TEXTO EXTRAÍDO>
====================

Seguimos nuestro itinerario por el espacio-tiempo. Para ir a la tercera estación, no tenemos que movernos del sitio, sino simplemente adelantar el cursor temporal de nuestra nave al jueves, 24 de mayo de 1928, fecha en la que se cumplían cuarenta y siete días de la implantación oficial del peto de picar en las plazas de primera categoría y en Tetuán de las Victorias –coso este último donde se habían llevado a cabo las pertinentes pruebas de la nueva defensa–, adelantándose a la Real Orden del 13 de junio, que extendería su obligatoriedad a todas las plazas de España.

Quiero señalar con esto que, al desfilar ese día por el ruedo del coso de la carretera de Aragón las cuadrillas de Chicuelo –de azul prusia y oro–, Cagancho –negro y plata– y Vicente Barrera –que confirmaba alternativa en rosa y oro–, los caballos de los del castoreño lucían aquellos iniciales petos diminutos, que el vulgo motejaba “galápagos”. En chiqueros, aguardaban seis preciosos y parejos toros de Graciliano Pérez Tabernero, al parecer escogidos por Cagancho. De ellos, destacaron los tres primeros, que, según orden de lidia, atendían por “Jardinero”, “Perdigón” y “Corchaíto”. Este último correspondió al padrino de la ceremonia, Manuel Jiménez, Chicuelo, pues como saben la mayoría de los aficionados –y al que no lo sepa se lo digo yo–, con el reglamento entonces en vigor, el padrino cedía el toro primero al alternativado, pero después no toreaba el segundo como actualmente, sino que intercambiaba la posición con el neófito toreando en tercer lugar, con lo que se veía obligado a lidiar y dar muerte a los toros tercero y cuarto.

====================

BLOQUE DE DATOS>
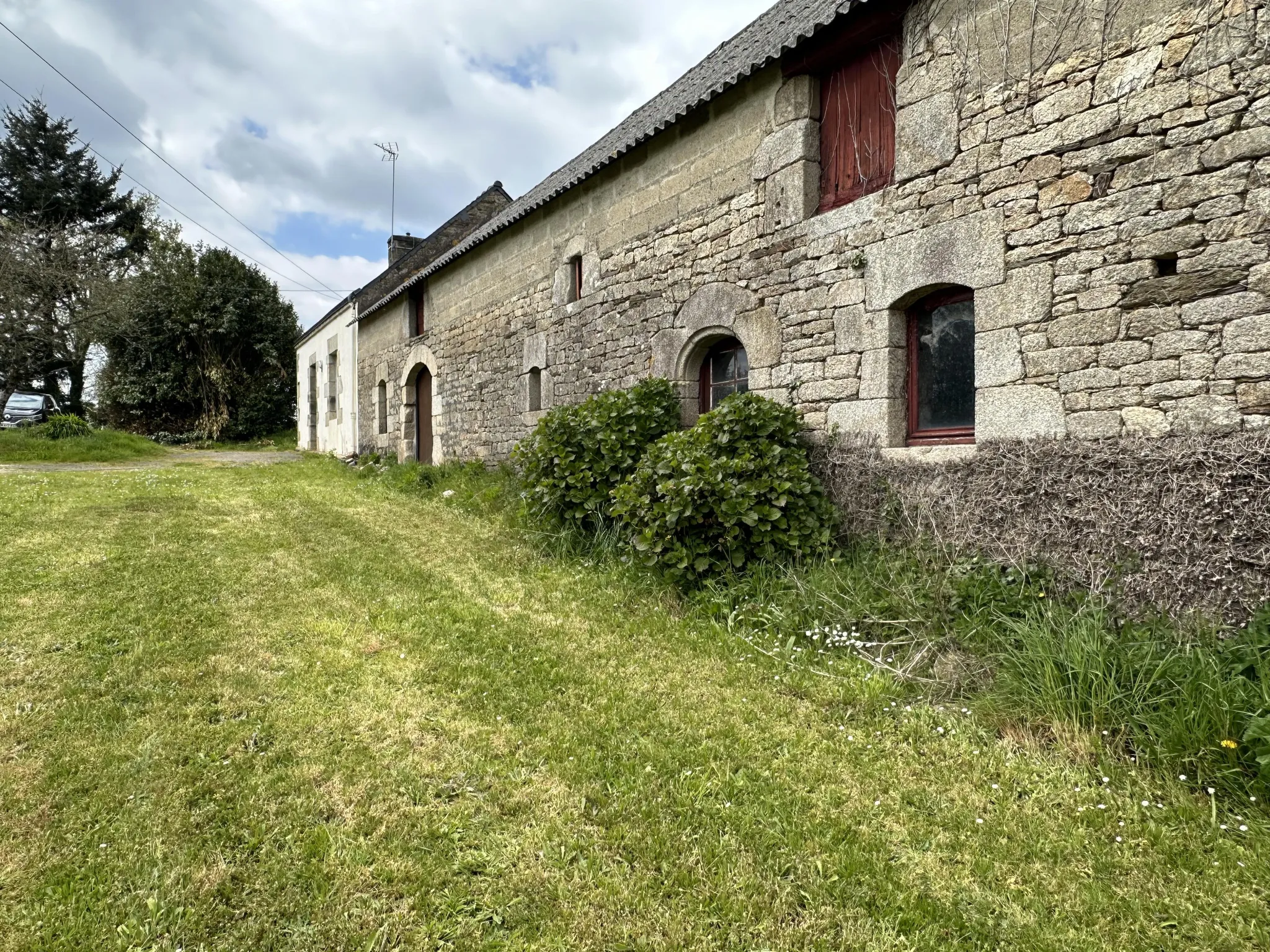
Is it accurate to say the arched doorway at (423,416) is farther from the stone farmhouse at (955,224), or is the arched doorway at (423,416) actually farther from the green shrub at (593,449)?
the green shrub at (593,449)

====================

CONSIGNAS DEL EJERCICIO>
1. Transcribe del relato de la corrida del 24 de mayo de 1928 todo lo que hay desde "Seguimos nuestro itinerario" hasta "plazas de España.".
2. Escribe cómo sigue el relato de la corrida del 24 de mayo de 1928 a partir de su última frase.

RESPUESTAS DEL EJERCICIO>
1.
Seguimos nuestro itinerario por el espacio-tiempo. Para ir a la tercera estación, no tenemos que movernos del sitio, sino simplemente adelantar el cursor temporal de nuestra nave al jueves, 24 de mayo de 1928, fecha en la que se cumplían cuarenta y siete días de la implantación oficial del peto de picar en las plazas de primera categoría y en Tetuán de las Victorias –coso este último donde se habían llevado a cabo las pertinentes pruebas de la nueva defensa–, adelantándose a la Real Orden del 13 de junio, que extendería su obligatoriedad a todas las plazas de España.

2.
Cuando “Corchaíto” saltó a la arena, la plaza estaba en ebullición, la había puesto a hervir Cagancho con una extraordinaria faena al bravísimo y de mal nombre “Perdigón”, a cuyo indiscutible premio gordo dieron al traste los nueve descabellos que necesitó para pasaportarlo. En medio del runrún que orbitaba por los tendidos, “Corchaíto”, número 49, negro bragado, bonito, calcetero de las patas traseras, coliblanco y recogido de cuerna, salió huyendo de los capotes y sin querer doblar. Chicuelo lo tomó en el tercio sin conseguir que no se le fuera cada vez que intentó pararlo. Sin embargo, en los medios pudo al fin sujetarle para que en las cinco verónicas y la media que le instrumentó comenzara a emanar el perfume de su gracia giraldillera y su temple llevara materialmente cosido a la bamba del capote la pastueña embestida del graciliano. Pero para lentas, ceñidas, graciosas y sorprendentes, las chicuelinas que en ramillete compusieron el quite, convirtiendo la plaza en manicomio. Y es que, cuando a Chicuelo le asistía la inspiración, era una cosa muy seria.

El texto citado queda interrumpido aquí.